* Provided passage *
Jan 27 2009

On Well-Meaning Assholes

I’m sick of people giving me advice.  Yesterday, someone at work, after lecturing me naively about my low-sodium eating options as if I haven’t done 30 days of research already, advised me on getting my affairs in order.  In getting a will.

Now this person recently lost someone close to them, so they were thinking practically — what I needed to do to make things right for the people I leave behind.  And getting a will is on my list of things to do — but Christ, was it really any of their business to talk to me about it?  It’s one thing to be the survivor after a family member dies — God knows, I know what that means after losing my father — but it’s one thing to presumptuously counsel a person who actually might be dying.

Seriously, work colleagues should not be doing this.

Now here’s the thing, I don’t know if I’m dying.  All I know is that I have a weak heart and that I’m currently in fairly stable condition.  I had a right-side heart catherization a week ago, and the cardiologist told me it looked better than before.  Not normal, obviously — but better.  My gas levels and pressures were fine.  No one knows my risk level yet.  I may need an assist device, or I may not.  I may need a heart transplant, or I may not.  I may only need medication, or I may need more than that.  The point is, no one knows.  But this person treated me as if death was a forgone conclusion.  

Now, death is a foregone conclusion for every human being on earth.  But that doesn’t mean it’s happening tomorrow, this year, next year, ten years from now, etc.  Anyone can die at any time — shit happens.  Shit has happened to me.  I watched my father die of cancer for half a year, and I’ve recently quite suddenly lost a family member.  But I’m not dead yet.  And I’d prefer if people would stop treating me as if I’m going to die in the immediate future.  Because no one knows — I don’t know, my doctors don’t know.  I don’t even feel that bad.

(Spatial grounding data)
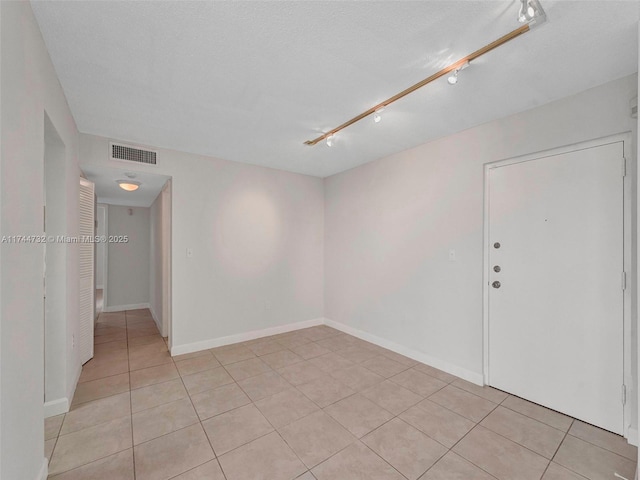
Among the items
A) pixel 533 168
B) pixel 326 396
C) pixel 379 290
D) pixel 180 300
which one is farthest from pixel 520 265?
pixel 180 300

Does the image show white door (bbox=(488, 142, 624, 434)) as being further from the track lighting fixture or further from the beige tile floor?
the track lighting fixture

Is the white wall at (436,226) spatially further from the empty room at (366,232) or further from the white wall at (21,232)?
the white wall at (21,232)

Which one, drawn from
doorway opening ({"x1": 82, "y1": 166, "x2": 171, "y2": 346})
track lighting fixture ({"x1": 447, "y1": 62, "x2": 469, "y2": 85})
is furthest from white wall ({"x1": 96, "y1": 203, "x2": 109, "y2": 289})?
track lighting fixture ({"x1": 447, "y1": 62, "x2": 469, "y2": 85})

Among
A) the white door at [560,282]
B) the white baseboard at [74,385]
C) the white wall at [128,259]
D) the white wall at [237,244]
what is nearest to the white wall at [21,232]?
the white baseboard at [74,385]

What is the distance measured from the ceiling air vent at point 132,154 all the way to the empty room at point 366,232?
0.08 ft

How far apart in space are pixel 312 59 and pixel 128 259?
6129 mm

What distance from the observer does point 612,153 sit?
206cm

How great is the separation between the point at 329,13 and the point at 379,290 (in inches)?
123

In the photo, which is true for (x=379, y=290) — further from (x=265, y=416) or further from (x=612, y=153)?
(x=612, y=153)

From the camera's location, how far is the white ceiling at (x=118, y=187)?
131 inches

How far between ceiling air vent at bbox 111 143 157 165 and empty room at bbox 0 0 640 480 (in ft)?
0.08

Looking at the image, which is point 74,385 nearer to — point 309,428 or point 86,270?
point 86,270

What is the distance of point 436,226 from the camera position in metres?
3.14

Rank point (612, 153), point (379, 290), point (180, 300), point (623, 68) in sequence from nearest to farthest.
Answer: point (623, 68), point (612, 153), point (180, 300), point (379, 290)
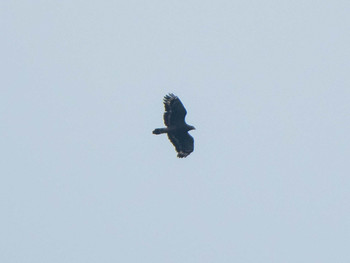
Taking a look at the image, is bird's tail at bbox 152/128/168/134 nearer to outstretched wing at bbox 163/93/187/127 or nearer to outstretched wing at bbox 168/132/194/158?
outstretched wing at bbox 163/93/187/127

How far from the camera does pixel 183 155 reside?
57.5 metres

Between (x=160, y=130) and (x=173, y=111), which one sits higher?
(x=173, y=111)

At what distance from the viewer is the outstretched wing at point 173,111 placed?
56094 mm

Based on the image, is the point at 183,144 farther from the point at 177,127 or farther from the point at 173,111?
the point at 173,111

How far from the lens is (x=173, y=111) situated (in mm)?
56500

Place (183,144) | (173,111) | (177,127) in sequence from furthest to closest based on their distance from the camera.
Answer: (183,144) < (177,127) < (173,111)

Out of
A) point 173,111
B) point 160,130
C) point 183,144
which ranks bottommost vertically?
point 183,144

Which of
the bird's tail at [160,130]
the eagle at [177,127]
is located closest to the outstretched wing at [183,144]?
the eagle at [177,127]

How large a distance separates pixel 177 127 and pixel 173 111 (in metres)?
0.92

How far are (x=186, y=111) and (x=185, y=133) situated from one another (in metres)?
1.18

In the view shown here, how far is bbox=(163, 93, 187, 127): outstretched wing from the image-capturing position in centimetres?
5609

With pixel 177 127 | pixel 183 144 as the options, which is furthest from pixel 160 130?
pixel 183 144

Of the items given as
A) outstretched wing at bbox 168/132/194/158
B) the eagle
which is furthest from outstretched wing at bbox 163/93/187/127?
outstretched wing at bbox 168/132/194/158

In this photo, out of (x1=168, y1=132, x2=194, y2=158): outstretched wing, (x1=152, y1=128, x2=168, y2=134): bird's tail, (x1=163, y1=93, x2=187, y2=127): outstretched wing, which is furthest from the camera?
(x1=168, y1=132, x2=194, y2=158): outstretched wing
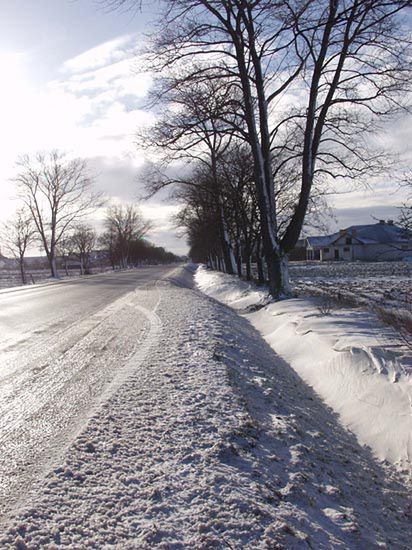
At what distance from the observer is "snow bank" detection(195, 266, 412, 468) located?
158 inches

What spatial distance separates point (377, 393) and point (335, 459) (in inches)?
48.9

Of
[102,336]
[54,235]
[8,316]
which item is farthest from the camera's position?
[54,235]

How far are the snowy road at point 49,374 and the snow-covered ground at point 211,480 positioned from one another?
22 cm

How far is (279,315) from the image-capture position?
961 centimetres

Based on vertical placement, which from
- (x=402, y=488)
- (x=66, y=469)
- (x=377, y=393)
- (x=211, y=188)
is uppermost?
(x=211, y=188)

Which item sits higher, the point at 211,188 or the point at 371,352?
the point at 211,188

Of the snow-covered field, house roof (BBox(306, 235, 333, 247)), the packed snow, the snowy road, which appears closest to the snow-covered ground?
the snowy road

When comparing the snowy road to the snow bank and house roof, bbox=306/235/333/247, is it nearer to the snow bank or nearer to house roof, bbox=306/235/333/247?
the snow bank

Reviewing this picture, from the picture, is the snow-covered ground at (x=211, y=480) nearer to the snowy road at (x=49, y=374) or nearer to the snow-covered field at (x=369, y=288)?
the snowy road at (x=49, y=374)

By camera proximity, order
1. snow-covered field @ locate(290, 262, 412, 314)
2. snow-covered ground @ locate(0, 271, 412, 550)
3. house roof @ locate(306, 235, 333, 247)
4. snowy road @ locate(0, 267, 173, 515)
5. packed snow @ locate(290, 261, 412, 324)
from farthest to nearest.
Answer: house roof @ locate(306, 235, 333, 247) < snow-covered field @ locate(290, 262, 412, 314) < packed snow @ locate(290, 261, 412, 324) < snowy road @ locate(0, 267, 173, 515) < snow-covered ground @ locate(0, 271, 412, 550)

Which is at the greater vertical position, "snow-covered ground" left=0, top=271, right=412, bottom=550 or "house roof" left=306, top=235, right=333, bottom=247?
"house roof" left=306, top=235, right=333, bottom=247

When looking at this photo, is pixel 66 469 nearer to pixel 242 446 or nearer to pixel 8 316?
pixel 242 446


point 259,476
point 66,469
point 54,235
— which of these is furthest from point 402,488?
point 54,235

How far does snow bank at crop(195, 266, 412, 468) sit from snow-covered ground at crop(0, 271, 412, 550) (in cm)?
23
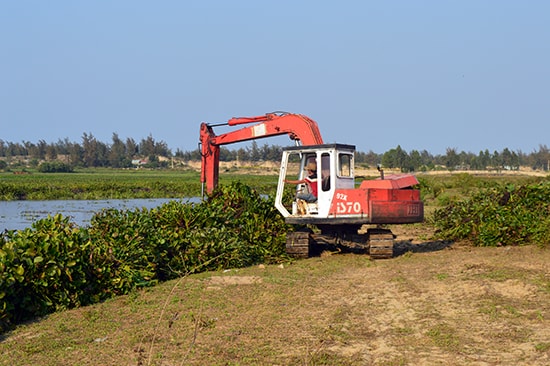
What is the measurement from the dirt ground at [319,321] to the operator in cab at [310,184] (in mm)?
1878

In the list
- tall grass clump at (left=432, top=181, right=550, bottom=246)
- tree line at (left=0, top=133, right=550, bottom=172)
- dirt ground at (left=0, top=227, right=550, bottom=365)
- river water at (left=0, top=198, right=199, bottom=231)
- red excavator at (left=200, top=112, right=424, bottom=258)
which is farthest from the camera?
tree line at (left=0, top=133, right=550, bottom=172)

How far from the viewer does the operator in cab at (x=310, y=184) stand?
15.9 meters

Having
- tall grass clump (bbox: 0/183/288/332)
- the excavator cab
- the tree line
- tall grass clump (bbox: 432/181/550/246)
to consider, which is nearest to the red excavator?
the excavator cab

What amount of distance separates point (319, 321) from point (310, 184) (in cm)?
604

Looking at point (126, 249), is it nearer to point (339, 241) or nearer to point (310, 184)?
point (310, 184)

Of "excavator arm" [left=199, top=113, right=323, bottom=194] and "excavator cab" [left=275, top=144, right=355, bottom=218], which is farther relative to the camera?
"excavator arm" [left=199, top=113, right=323, bottom=194]

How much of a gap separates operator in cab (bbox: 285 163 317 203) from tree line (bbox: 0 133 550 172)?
95.0m

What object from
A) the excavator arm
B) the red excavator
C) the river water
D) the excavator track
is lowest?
the river water

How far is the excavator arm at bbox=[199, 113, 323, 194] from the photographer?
17672 millimetres

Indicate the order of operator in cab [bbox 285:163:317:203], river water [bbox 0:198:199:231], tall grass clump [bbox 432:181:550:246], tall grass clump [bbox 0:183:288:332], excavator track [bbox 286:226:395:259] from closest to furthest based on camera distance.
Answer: tall grass clump [bbox 0:183:288:332] < excavator track [bbox 286:226:395:259] < operator in cab [bbox 285:163:317:203] < tall grass clump [bbox 432:181:550:246] < river water [bbox 0:198:199:231]

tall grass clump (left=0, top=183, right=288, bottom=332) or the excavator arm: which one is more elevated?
the excavator arm

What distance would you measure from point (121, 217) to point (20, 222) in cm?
1668

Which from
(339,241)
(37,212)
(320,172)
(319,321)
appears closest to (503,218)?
(339,241)

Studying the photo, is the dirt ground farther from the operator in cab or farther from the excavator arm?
the excavator arm
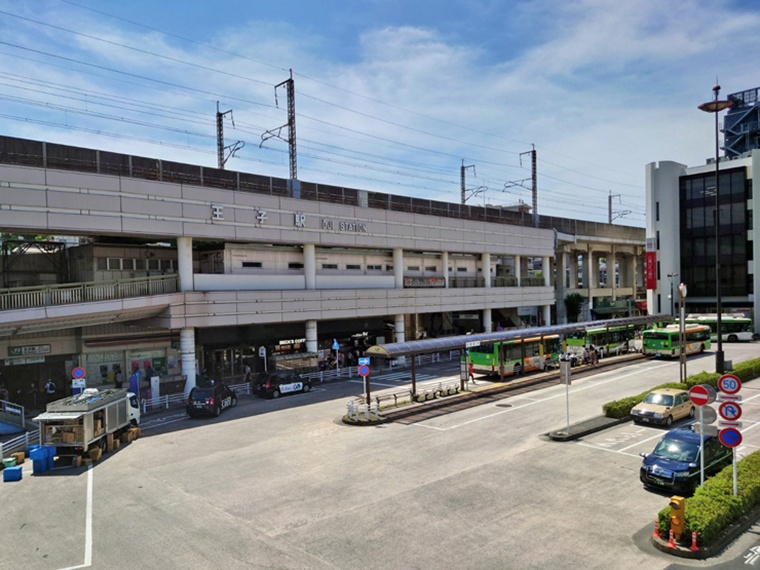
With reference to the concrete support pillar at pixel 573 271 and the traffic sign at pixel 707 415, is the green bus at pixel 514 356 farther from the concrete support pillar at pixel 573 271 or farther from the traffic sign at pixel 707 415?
the concrete support pillar at pixel 573 271

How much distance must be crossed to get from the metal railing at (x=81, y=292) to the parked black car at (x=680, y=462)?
84.9 feet

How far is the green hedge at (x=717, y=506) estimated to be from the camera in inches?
454

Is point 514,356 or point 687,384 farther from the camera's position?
point 514,356

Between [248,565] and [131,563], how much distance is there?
8.61 feet

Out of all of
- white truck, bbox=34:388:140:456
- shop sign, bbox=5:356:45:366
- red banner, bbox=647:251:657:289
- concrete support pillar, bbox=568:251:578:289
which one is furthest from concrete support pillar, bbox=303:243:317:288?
concrete support pillar, bbox=568:251:578:289

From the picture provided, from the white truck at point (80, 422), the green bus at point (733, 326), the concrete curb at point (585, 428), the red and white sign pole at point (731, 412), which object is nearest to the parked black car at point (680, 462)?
the red and white sign pole at point (731, 412)

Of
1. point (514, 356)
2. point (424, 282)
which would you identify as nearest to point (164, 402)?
point (514, 356)

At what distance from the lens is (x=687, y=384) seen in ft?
85.0

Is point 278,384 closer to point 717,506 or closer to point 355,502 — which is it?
point 355,502

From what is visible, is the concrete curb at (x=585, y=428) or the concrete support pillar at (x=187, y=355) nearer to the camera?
the concrete curb at (x=585, y=428)

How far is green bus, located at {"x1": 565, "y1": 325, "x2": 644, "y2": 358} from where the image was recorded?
135 feet

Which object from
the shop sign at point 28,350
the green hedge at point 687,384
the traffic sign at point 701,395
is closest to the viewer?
the traffic sign at point 701,395

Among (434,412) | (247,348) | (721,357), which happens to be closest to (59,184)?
(247,348)

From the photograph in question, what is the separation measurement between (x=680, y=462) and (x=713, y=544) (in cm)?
380
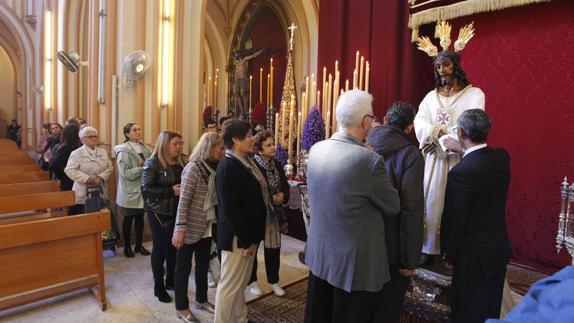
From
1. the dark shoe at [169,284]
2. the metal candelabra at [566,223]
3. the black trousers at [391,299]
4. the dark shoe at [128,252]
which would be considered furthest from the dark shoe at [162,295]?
the metal candelabra at [566,223]

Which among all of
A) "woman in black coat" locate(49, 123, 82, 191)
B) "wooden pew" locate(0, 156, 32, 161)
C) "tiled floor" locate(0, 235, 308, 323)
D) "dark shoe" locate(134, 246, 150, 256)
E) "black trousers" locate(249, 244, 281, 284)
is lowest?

* Parts of the exercise *
**A.** From the blog post about unwanted advice, list every time frame named in the sentence that begins "But that doesn't mean it's happening".
**B.** Print the part of the blog post about unwanted advice that runs from "I’m sick of" up to and including "be doing this.".

* Task answers *
**A.**
tomorrow
this year
next year
ten years from now

**B.**
I’m sick of people giving me advice.  Yesterday, someone at work, after lecturing me naively about my low-sodium eating options as if I haven’t done 30 days of research already, advised me on getting my affairs in order.  In getting a will.

Now this person recently lost someone close to them, so they were thinking practically — what I needed to do to make things right for the people I leave behind.  And getting a will is on my list of things to do — but Christ, was it really any of their business to talk to me about it?  It’s one thing to be the survivor after a family member dies — God knows, I know what that means after losing my father — but it’s one thing to presumptuously counsel a person who actually might be dying.

Seriously, work colleagues should not be doing this.